GIVEN INSTRUCTION 1>
In the ConCon column, what is the title of the book that Anne Feder Lee wrote on Hawaii's constitution?
GIVEN INSTRUCTION 2>
Extract the stretch of the ConCon column that opens with the words "This presidential year" and runs through the words "holding a constitutional convention.".

## Begin PAGE TEXT

No, I’m not writing about rail transit this election week eve. I’m writing about the other ballot question - the one that will decide whether or not we hold a state constitutional convention.

This presidential year I’ve spent more than my share of ink and air time railing against those who say - after months of expensive, coast-to-coast campaigning - that they remain undecided about which candidate they will vote for Nov. 4.

Yet here I sit, two weeks and a day or two from the voting booth, still undecided about how I’m going to vote on holding a constitutional convention.

I’m aware that, on this issue, many voters simply haven’t had the time, inclination or opportunity to learn as much about the issue as they’ve had to hear about the presidential qualifications of John McCain and Barack Obama.

But believe me, I have. Therein rests my dilemma.

I have, for example, listened to Della Au Bellati, a young attorney and first-term state representative from Makiki, who has been arguing eloquently for ConCon. Bellati spent these past two legislative sessions feeling the frustration of being in the Democrats’ minority faction, and she feels we need another body wherein reforms can be realized.

In a recent debate, Bellati said: “We are encouraged every year to visit our doctors for annual physical checkups to see if things are working properly. The ConCon is government’s annual (actually, decennial) physical checkup. Would you go 30 years without a physical checkup? That’s essentially what we’ve done.”

A point to ponder.

But then I’ve listened to my former University of Hawaii-West Oahu colleague, political scientist Anne Feder Lee. Lee literally wrote the book on Hawaii’s constitution: The Hawaii State Constitution: A Reference Guide (Greenwood, 1993). So far as I know, Anne has no ax to grind in this debate; but she has lent her opinion to the anti-ConCon Hawaii Alliance.

In an Alliance television advertisement, Lee declares: “I’m voting ‘no’ on ConCon. There are three questions we need to ask: Is our state Constitution broken? Is there a legal problem with our Constitution? Do the benefits justify the cost? I believe the answer to all three questions is no.”

State Attorney General Mark Bennett disagrees. I heard him recently on PBS-Hawaii’s Island Insights. Bennett, with his usual cogency, argued public safety, local school boards, energy independence and healthcare (in the form of tort reform), term limits for legislators and a balanced budget could all be addressed in a constitutional convention.

Most tellingly, he pointed out that Hawaii escaped initiative and referendum (the bane of California’s civic life - my thought, not Bennett’s ) by the inclusion of a decennial constitutional review. And he also argued that Hawaii’s people are fair, judicious and highly unlikely - in convention - to deprive their fellow citizens of rights contained in our present constitution.

Attorney Tony Gill, who appeared on the same program, wasn’t so sure about the security of our civil rights - and he made persuasive arguments about the need to maintain a “lean” constitution. Programmatic legislation, Gill argued, was the province of the people’s elected representatives in the Legislature. Frustrated Republicans, like frustrated first-term legislators (my thought, not Gill’s) should run candidates who support their views for the Legislature, rather than leaving so many seats uncontested as they did this election year.

## End PAGE TEXT
## Begin INFORMATION GIVEN

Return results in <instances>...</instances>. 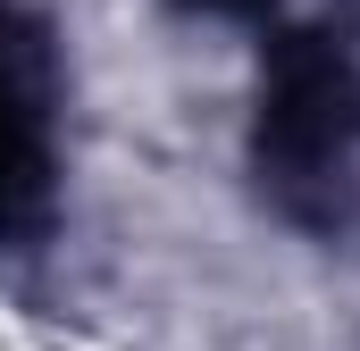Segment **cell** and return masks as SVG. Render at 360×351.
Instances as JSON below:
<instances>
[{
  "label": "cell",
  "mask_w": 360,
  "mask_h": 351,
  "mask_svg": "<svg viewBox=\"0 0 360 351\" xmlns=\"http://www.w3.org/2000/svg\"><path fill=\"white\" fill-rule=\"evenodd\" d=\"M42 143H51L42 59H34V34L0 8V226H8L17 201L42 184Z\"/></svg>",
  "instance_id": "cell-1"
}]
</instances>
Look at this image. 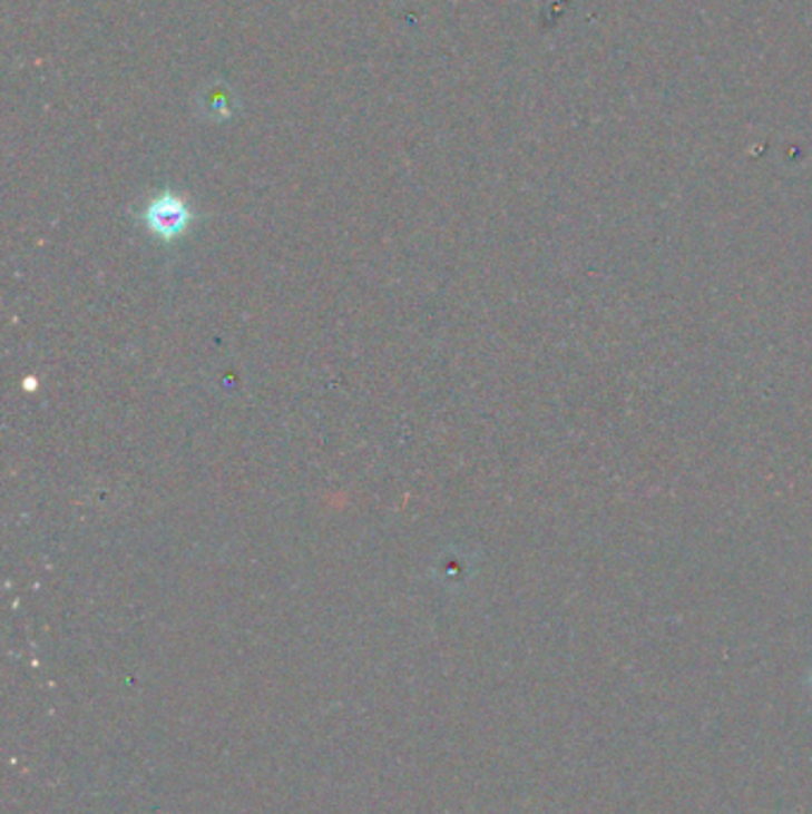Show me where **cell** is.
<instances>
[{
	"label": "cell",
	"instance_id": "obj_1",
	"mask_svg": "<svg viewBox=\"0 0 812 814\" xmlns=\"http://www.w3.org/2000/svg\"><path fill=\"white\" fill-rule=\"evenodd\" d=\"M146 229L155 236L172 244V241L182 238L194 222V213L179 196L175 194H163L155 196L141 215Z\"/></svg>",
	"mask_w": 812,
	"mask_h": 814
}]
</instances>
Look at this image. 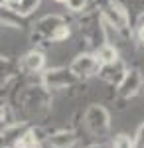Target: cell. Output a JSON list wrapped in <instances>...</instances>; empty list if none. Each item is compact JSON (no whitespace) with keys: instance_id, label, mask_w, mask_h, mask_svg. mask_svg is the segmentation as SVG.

## End INFORMATION GIVEN

CORRECT RESPONSE 1>
The Hawaii State Constitution: A Reference Guide

CORRECT RESPONSE 2>
This presidential year I’ve spent more than my share of ink and air time railing against those who say - after months of expensive, coast-to-coast campaigning - that they remain undecided about which candidate they will vote for Nov. 4.

Yet here I sit, two weeks and a day or two from the voting booth, still undecided about how I’m going to vote on holding a constitutional convention.